The problem:
Please quote the excerpt on the Lost Colony rumors between "Rumors of the" and "twenty years before.", inclusive.

Article:
(begin)
Friday, August 1, 2008

Rumors of the Lost Colony in Jamestown, UNC School of Education


William Strachey, first secretary of the Jamestown colony, wrote a history of that colony in 1612. In it, he mentioned several rumors about the fate of the colonists who had disappeared from Roanoke twenty years before.

Here Strachey explains the colonists’ attitudes toward the Indians, which are fortified by what they believe happened to their predecessors at Roanoke.

For the apter enabling of our selfes unto which so heavenly an enterprise, who will thinck yt an unlawfull act to fortefie and strengthen our selves (as nature requires) with the best helpes, and by sitting downe with guardes and forces about us in the wast and vast unhabited growndes of their[s], amongst a world of which not one foote of a thousand doe they either use, or knowe howe to turne to any benefitt; and therfore lyes so great a circuit vayne and idle before them? Nor is this any injurye unto them, from whome we will not forceably take of their provision and labours, nor make rape of what they dense and manure; but prepare and breake up newe growndes, and therby open unto them likewise a newe waye of thrift or husbandry; for as a righteous man (according to Solomon) ought to regard the lief of his beast, so surely Christian men should not shew themselves like wolves to devoure, who cannot forget that every soule which God hath sealed for himself he hath done yt with the print of charity and compassion; and therefore even every foote of land which we shall take unto our use, we will bargaine and buy of them, for copper, hatchetts, and such like comodityes, for which they will even sell themselves, and with which they can purchace double that quantity from their neighbours; and thus we will commune and entreate with them, truck, and barter, our commodityes for theires, and theires for ours (of which they seeme more faine) in all love and freindship, untill, for our good purposes towards them, we shall finde them practize violence or treason against us (as they have done to our other colony at Roanoak): when then, I would gladly knowe (of such who presume to knowe all things), whether we maye stand upon our owne innocency or no, or hold yt a scruple in humanitye, or any breach of charity (to prevent our owne throats from the cutting), to drawe our swordes, et vim vi repellere? (pp. 19–20)
(end)
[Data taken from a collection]
(begin)
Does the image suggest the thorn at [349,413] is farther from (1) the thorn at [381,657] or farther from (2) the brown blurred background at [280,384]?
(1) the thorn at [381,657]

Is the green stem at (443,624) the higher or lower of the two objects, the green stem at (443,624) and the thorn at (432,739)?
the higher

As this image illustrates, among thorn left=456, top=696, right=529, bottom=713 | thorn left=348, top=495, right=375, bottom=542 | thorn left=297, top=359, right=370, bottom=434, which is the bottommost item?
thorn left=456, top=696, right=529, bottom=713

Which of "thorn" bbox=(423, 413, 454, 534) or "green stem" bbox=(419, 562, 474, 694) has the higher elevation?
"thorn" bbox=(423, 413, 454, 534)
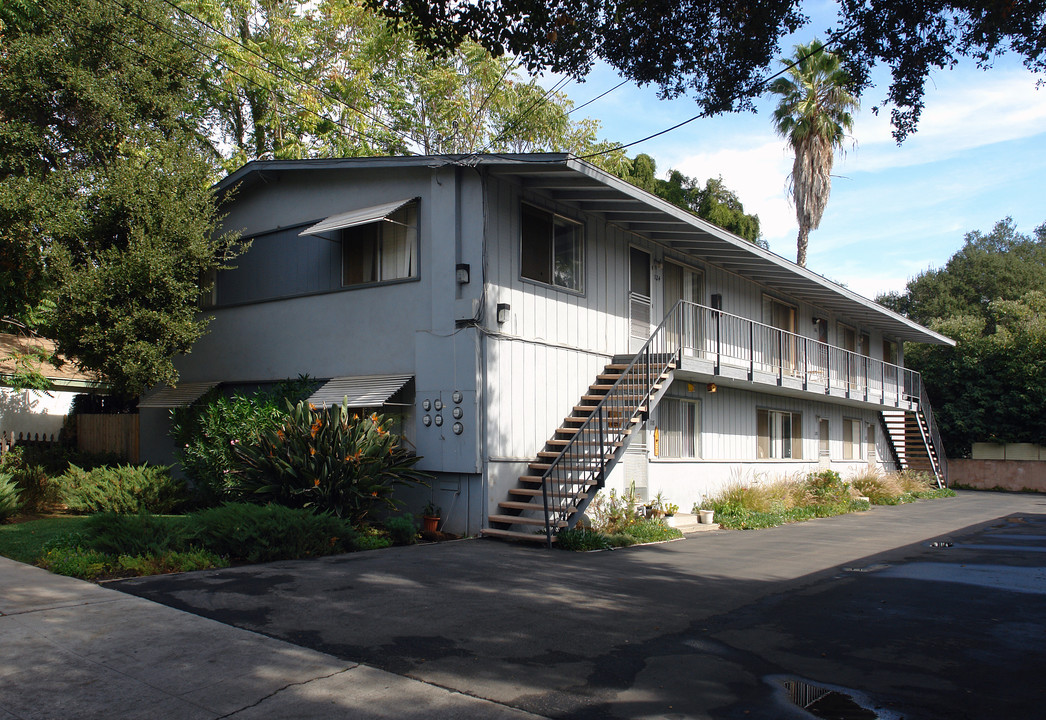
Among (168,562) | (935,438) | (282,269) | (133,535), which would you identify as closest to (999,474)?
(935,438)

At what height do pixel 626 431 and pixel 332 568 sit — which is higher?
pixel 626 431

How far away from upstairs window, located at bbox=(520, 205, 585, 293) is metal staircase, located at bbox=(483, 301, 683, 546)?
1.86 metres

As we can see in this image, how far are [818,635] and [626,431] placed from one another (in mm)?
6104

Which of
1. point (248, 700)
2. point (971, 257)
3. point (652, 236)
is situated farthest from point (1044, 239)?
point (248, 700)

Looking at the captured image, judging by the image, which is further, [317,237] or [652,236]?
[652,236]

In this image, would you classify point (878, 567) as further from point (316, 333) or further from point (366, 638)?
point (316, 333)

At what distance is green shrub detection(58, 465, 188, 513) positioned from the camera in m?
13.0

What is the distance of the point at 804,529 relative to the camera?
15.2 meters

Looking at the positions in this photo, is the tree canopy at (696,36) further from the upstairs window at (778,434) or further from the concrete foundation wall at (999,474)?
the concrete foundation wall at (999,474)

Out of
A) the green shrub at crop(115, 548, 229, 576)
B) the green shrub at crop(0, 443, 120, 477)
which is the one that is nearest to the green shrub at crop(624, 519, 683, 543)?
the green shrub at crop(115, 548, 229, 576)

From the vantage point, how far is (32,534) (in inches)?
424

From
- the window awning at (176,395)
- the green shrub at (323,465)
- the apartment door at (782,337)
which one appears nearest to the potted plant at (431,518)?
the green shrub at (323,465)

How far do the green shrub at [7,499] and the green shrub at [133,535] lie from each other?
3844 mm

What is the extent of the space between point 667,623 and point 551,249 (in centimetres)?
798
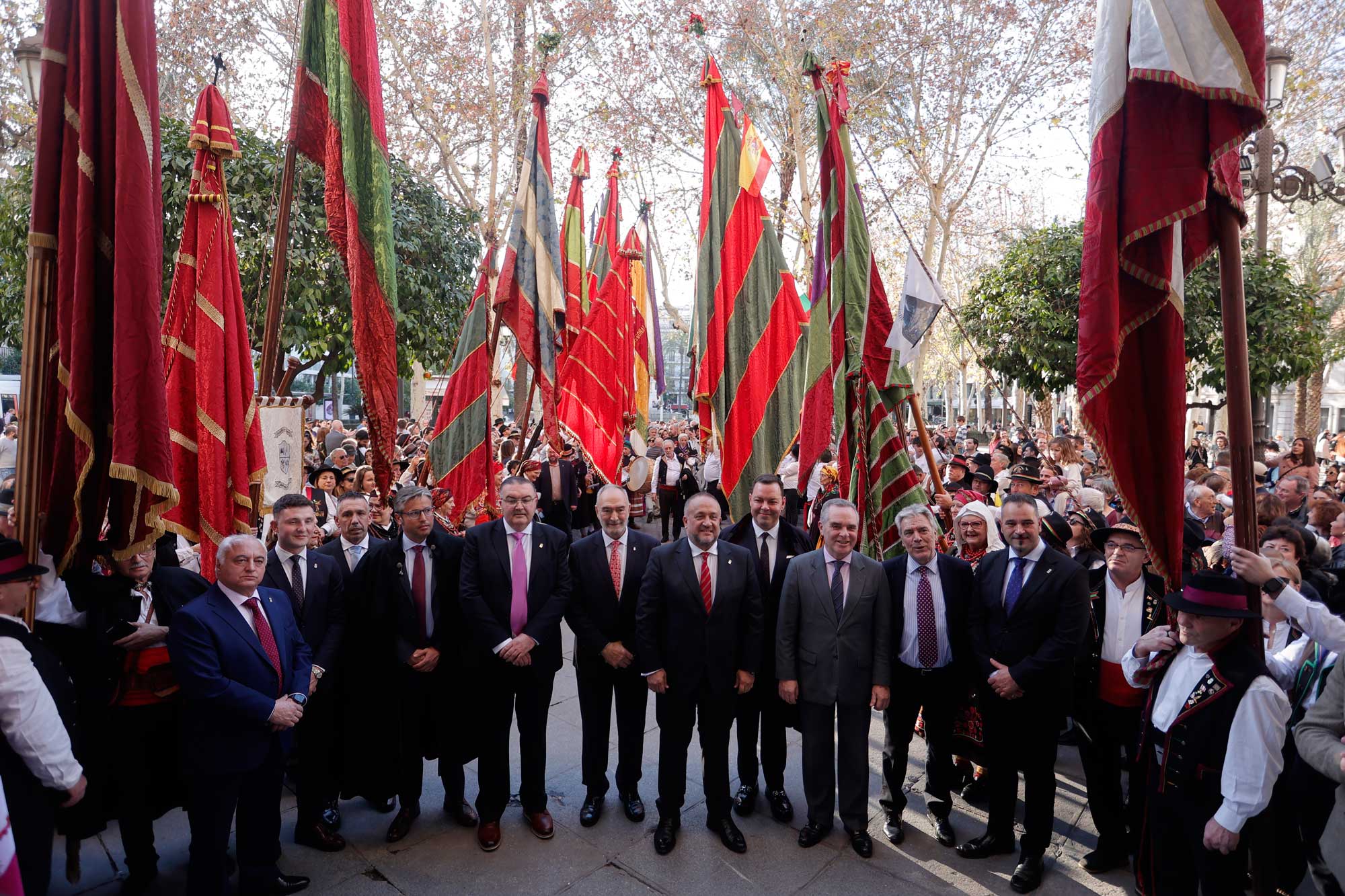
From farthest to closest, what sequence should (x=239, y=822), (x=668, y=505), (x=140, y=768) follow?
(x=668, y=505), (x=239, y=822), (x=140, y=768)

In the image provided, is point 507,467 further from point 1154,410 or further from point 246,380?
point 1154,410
(end)
Written answer:
Rumors of the Lost Colony in Jamestown, UNC School of Education


William Strachey, first secretary of the Jamestown colony, wrote a history of that colony in 1612. In it, he mentioned several rumors about the fate of the colonists who had disappeared from Roanoke twenty years before.